About 51 per cent noted that they had noticed an increased availability of finance in the last 12 to 18 months. The varied sources of capital included private equity, bank debt and sovereign wealth funds.
A vast majority of respondents, that is about 97 per cent, said that BRIC nationsl will continue to have a significant impact as producers and consumers and noted that the roles of Africa and Asia are becoming increasingly prevalent.
The respondents pointed to the huge demand coming from China, while also expecting China to be the biggest investor in the global food and agribusiness sector, followed closely by the US.
Martin McCann, global head of infrastructure, mining and commodities, said: “Clearly there is an increasing global demand for food and agricultural products, which continues to be principally led by rising middle class in emerging markets.
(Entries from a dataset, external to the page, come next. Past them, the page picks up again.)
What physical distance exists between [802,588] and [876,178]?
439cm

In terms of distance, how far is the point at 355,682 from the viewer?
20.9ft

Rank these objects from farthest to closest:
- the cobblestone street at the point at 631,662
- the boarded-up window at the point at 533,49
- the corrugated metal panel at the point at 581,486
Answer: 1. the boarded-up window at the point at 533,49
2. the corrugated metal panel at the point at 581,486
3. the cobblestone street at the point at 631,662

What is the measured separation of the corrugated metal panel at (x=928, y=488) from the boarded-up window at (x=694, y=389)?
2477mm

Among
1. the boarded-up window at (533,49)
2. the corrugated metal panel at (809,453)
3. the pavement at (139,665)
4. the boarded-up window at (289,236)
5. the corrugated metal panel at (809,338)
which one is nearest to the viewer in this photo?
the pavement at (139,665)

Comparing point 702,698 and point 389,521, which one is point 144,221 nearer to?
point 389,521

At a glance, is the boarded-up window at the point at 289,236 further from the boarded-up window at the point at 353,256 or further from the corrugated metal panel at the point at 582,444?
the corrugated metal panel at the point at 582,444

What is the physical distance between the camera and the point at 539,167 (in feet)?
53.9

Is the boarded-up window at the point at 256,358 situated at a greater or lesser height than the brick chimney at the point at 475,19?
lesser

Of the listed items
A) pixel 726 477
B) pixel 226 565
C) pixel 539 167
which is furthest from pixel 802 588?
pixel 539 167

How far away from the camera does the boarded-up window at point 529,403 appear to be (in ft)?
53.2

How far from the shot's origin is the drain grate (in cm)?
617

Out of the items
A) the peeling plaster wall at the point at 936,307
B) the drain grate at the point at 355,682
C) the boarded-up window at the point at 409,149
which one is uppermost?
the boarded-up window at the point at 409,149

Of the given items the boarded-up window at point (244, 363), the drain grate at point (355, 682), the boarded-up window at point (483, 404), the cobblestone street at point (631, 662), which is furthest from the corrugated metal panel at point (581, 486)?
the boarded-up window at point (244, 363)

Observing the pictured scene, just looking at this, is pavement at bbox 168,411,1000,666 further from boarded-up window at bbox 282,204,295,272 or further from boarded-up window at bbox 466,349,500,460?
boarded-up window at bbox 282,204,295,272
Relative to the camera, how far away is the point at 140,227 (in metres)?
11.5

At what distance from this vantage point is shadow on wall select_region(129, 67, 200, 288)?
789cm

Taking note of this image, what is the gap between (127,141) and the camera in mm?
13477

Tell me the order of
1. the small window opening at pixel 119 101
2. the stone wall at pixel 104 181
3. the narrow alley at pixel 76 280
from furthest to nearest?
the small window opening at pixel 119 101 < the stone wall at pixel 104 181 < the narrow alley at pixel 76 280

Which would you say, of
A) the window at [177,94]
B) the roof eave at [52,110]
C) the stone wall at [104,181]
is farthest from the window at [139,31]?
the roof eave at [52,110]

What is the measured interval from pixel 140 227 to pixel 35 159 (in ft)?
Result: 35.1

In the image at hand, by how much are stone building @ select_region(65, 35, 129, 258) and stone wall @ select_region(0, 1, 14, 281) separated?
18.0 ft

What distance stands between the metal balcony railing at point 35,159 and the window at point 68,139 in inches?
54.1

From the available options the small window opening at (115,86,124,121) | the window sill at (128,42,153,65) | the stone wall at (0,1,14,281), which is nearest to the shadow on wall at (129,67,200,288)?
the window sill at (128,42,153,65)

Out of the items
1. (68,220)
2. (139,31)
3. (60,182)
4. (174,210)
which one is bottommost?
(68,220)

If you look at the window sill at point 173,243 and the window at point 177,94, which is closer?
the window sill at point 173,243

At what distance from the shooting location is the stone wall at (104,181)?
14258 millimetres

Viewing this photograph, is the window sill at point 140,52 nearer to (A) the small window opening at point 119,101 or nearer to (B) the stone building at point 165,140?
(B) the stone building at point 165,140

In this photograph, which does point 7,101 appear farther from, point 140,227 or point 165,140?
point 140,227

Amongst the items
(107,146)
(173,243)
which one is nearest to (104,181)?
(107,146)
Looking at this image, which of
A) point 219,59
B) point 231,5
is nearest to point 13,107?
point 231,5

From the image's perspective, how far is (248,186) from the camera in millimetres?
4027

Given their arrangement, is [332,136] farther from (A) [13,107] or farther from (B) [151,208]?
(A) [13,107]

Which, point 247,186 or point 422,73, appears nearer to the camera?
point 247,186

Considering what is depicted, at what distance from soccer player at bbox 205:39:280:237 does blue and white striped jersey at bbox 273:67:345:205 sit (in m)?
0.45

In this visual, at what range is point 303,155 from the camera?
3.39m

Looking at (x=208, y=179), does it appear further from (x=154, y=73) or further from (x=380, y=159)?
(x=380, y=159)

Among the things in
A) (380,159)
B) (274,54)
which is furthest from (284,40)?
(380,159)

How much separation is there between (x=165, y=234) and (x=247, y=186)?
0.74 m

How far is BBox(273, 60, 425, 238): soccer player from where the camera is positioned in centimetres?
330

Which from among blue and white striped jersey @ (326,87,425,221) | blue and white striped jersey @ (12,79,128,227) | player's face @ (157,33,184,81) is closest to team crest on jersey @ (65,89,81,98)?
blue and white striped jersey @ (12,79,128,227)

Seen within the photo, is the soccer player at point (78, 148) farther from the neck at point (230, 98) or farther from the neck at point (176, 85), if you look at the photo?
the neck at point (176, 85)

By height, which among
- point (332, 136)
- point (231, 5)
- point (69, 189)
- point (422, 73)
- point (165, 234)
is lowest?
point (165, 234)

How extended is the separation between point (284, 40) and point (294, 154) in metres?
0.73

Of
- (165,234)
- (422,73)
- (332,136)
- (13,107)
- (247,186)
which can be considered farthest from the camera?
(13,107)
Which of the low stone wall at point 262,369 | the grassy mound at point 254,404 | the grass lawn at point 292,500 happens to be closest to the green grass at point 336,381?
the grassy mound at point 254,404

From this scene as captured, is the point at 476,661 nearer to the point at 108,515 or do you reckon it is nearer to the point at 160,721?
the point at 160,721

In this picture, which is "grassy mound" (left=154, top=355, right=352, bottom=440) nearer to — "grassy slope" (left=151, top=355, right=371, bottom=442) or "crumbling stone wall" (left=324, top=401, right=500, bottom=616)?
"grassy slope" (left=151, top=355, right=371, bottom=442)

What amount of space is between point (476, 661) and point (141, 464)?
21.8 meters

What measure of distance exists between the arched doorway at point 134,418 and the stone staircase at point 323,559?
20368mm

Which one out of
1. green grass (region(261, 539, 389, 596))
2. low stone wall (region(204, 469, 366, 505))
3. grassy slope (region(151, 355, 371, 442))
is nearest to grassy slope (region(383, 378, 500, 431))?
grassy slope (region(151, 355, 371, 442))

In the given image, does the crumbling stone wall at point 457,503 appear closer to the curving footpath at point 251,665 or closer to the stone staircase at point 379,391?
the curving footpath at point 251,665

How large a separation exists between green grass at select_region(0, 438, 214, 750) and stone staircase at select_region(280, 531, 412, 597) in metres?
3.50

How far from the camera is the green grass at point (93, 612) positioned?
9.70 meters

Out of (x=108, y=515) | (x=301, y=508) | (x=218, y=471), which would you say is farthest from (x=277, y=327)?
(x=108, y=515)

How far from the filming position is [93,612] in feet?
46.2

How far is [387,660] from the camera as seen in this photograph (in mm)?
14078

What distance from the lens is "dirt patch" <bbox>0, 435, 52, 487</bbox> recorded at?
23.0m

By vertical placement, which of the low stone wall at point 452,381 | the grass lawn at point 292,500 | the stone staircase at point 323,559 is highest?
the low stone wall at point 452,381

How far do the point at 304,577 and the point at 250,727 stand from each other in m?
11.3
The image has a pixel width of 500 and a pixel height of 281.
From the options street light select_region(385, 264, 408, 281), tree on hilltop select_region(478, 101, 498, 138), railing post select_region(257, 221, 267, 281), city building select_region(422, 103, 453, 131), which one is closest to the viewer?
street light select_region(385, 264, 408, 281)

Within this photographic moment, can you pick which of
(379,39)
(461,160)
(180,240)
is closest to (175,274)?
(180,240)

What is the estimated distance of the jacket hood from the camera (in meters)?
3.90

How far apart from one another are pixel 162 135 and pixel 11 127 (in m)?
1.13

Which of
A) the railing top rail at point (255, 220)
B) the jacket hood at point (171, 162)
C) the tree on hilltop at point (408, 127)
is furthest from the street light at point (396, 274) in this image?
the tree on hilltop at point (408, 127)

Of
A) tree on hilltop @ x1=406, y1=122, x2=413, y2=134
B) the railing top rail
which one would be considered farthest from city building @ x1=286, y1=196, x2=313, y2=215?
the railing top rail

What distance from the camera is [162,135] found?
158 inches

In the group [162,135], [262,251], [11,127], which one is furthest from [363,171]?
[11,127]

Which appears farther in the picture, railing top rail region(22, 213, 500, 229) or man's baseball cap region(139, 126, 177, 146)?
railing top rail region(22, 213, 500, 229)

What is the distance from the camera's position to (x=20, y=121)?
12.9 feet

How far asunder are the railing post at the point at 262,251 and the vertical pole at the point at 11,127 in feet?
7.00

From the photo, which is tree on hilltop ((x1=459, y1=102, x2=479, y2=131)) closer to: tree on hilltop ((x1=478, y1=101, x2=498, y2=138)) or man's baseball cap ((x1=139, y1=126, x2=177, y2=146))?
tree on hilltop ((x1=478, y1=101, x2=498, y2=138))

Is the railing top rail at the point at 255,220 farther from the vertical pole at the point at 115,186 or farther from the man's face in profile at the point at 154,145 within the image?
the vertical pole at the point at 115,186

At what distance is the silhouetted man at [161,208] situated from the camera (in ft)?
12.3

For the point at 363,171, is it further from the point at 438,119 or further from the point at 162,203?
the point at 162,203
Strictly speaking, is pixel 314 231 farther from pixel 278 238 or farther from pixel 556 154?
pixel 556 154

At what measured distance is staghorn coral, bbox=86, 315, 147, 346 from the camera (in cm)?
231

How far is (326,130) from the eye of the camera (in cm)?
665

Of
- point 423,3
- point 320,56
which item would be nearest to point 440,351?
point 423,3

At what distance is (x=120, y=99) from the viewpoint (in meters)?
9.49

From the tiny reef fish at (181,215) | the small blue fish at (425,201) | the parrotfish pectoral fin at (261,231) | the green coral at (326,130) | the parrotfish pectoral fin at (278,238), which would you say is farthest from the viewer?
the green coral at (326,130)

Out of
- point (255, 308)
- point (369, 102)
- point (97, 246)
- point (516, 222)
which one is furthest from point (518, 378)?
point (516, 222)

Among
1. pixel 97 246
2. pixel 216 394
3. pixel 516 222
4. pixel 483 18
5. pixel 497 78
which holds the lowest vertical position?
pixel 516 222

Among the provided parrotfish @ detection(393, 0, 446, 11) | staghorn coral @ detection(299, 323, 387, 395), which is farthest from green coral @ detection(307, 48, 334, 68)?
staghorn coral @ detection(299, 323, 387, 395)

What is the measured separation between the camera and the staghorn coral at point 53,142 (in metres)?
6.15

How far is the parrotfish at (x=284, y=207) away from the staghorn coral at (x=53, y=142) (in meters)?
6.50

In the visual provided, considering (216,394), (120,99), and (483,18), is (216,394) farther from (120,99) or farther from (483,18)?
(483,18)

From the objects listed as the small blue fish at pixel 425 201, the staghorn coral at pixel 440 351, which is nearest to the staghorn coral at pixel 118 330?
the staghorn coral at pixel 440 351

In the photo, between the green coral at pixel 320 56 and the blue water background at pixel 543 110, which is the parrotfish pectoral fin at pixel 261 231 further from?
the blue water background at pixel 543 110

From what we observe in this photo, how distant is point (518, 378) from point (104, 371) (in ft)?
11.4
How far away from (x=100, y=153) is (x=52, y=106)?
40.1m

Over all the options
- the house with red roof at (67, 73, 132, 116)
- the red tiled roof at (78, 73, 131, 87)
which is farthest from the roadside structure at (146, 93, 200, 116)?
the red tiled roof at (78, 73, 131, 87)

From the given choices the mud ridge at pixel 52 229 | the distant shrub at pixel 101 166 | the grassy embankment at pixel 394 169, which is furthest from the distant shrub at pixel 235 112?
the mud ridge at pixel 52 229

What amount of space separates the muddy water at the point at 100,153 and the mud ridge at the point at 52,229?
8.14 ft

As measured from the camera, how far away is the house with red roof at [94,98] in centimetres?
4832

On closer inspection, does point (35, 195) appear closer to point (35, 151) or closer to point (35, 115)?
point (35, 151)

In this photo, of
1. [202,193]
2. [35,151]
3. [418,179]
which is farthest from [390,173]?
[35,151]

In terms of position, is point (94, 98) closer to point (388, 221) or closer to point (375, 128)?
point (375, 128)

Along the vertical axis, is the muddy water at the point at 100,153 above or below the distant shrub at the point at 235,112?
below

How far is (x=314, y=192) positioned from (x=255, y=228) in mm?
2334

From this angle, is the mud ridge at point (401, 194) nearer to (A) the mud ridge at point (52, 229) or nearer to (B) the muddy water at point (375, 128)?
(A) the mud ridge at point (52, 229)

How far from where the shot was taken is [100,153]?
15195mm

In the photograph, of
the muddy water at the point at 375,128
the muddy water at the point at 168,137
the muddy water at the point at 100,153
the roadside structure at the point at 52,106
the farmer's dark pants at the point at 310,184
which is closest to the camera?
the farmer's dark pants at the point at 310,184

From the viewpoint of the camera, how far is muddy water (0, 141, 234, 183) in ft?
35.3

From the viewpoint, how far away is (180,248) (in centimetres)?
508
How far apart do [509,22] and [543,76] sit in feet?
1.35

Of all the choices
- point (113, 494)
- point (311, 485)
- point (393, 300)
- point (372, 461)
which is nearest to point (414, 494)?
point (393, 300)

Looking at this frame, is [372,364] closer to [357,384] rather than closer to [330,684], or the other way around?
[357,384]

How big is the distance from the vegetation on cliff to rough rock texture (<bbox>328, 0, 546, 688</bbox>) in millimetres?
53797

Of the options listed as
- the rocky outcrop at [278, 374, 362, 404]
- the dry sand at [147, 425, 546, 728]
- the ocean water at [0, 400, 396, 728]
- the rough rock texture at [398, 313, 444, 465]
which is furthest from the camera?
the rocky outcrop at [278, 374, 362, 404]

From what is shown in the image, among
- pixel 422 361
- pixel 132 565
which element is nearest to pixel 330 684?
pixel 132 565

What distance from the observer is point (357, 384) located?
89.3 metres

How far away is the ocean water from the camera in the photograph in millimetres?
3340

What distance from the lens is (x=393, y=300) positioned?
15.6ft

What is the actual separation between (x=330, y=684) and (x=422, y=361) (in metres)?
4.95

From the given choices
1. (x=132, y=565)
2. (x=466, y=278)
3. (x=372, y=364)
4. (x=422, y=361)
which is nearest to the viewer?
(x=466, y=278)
Alongside this are factors such as natural disasters which are causing concern in the global industry.
“While there are a number of challenges, there can also be rewards. Increasing participation from Africa and Asia will play a key role in global growth of the market.”
Glenn Hall, a partner, said: “Increasing access to diversified sources of finance is encouraging for the agri sector. Further investment and the rise in popularity of innovative products will continue to support the industry.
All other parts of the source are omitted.